Found deep in the heart of Bavaria is the charming town of Oberammergau. While small in size, the village boasts one of the biggest performances in Europe with a fascinating history to boot. The Passion Play is an eight-hour portrayal of the Passion of the Christ, taking you through his journey from his entry into Jerusalem to his death and resurrection.
The Passion Play is the result of a vow taken by the locals of Oberammergau hundreds of years ago. According to local legend, the villagers made a vow to perform a passion play every ten years if God spared them from the terrible bubonic plague that was making its way across the world. It all began when a villager accidentally bought the plague to Oberammergau when he returned home for Christmas. After his death, the vow was made and not another local died from the plague – and so the Oberammergau Passion Play was born.
The first Passion Play was performed in 1634, and the tradition now is to hold it in years that end with a zero between May and October (as well as in 1934 and 1984 which were the 300th and 350th anniversaries respectively!). In its lifetime, there have only been three Passion Plays that have been postponed or cancelled: 1920 due to post-war economic conditions, 1940 due to the onset of World War II, and 2020 due to COVID-19. It has a legendary name to it and people flock from all around the world for this once-a-decade event!

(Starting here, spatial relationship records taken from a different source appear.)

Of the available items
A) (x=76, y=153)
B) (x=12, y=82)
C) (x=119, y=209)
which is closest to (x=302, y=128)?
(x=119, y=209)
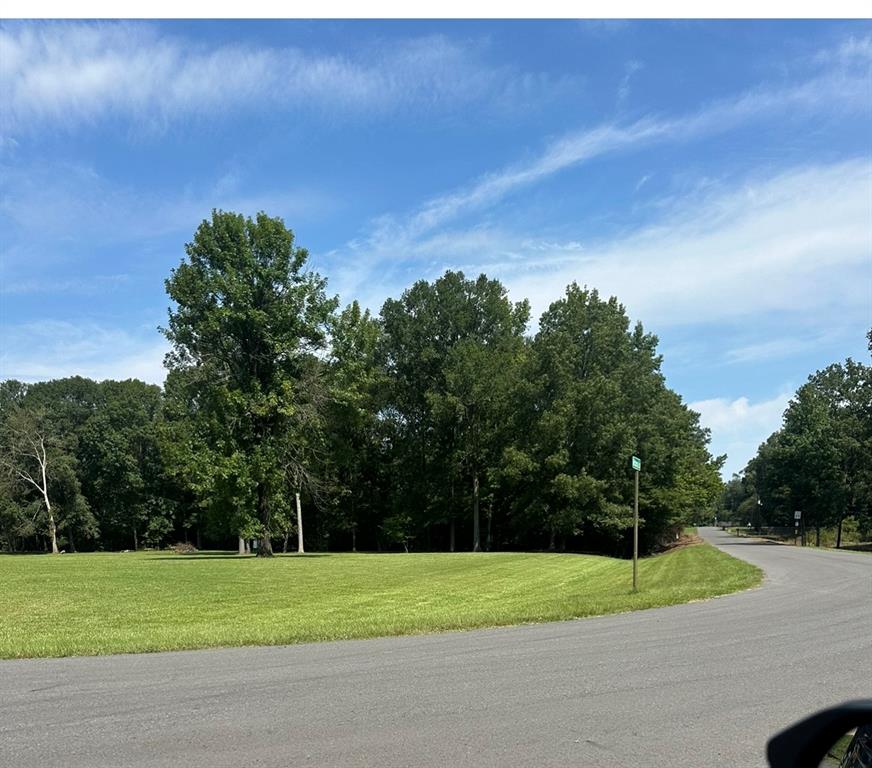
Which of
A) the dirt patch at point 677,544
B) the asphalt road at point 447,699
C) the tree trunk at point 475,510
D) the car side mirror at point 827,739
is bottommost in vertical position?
the dirt patch at point 677,544

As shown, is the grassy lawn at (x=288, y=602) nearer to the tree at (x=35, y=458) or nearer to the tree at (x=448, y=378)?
the tree at (x=448, y=378)

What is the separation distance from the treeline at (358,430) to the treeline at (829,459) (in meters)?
8.24

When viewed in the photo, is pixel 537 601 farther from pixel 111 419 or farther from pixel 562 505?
pixel 111 419

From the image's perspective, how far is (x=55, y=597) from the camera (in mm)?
17938

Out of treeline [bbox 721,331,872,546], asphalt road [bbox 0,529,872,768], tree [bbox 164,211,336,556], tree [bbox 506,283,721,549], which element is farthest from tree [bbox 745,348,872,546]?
asphalt road [bbox 0,529,872,768]

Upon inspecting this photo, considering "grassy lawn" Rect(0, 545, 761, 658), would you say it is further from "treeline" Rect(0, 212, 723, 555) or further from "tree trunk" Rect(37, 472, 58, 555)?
"tree trunk" Rect(37, 472, 58, 555)

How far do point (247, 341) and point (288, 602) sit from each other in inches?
1019

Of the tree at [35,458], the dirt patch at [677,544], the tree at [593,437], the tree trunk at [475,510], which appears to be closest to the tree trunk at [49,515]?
the tree at [35,458]

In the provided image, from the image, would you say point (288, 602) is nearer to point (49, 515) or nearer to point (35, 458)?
point (49, 515)

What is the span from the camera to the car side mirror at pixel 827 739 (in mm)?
2240

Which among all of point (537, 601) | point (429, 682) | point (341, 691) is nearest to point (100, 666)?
point (341, 691)

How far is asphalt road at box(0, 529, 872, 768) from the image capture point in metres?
5.46

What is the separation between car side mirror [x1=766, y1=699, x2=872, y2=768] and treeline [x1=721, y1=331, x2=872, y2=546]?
56554mm

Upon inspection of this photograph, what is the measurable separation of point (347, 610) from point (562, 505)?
37780mm
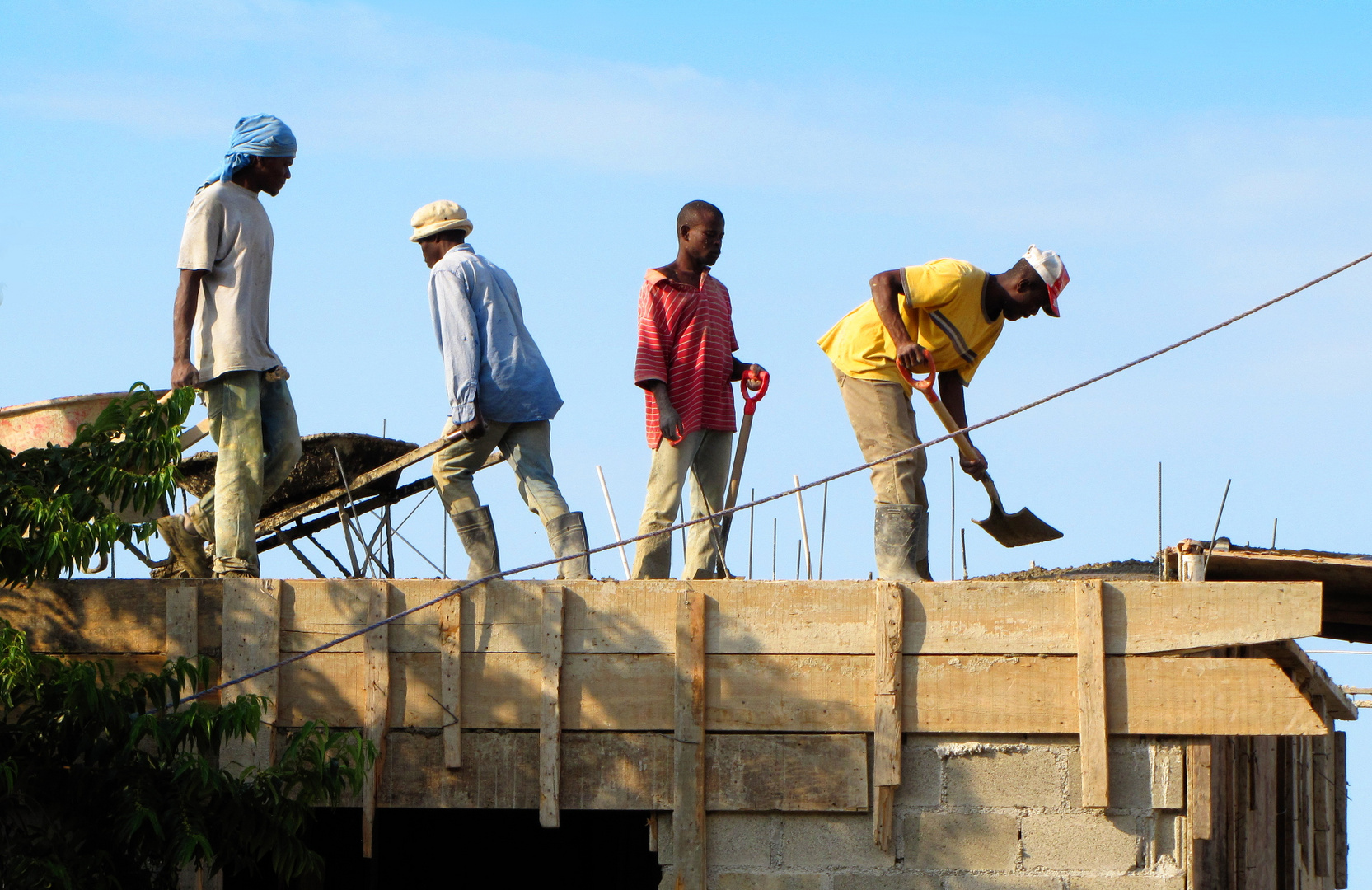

What adds to its lore is the full community effort that goes into it. Over 2,000 residents take part – whether that’s building the set, being part of the choir, or a technician – to create the fascinating story of Jesus Christ. It’s a local tradition that spans centuries and is known across the globe.
If you have the chance, we would also recommend staying for a couple of nights in this quaint village. Oberammergau has a well-known history of traditional art forms, in particular wood carving and frescoes. The Bavarian State Woodcarving School is found in Oberammergau, with many woodcarver shops found along its streets. You certainly won’t miss the eye-catching frescoes, depicting traditional Bavarian themes, fairy tales and religious scenes on homes and buildings.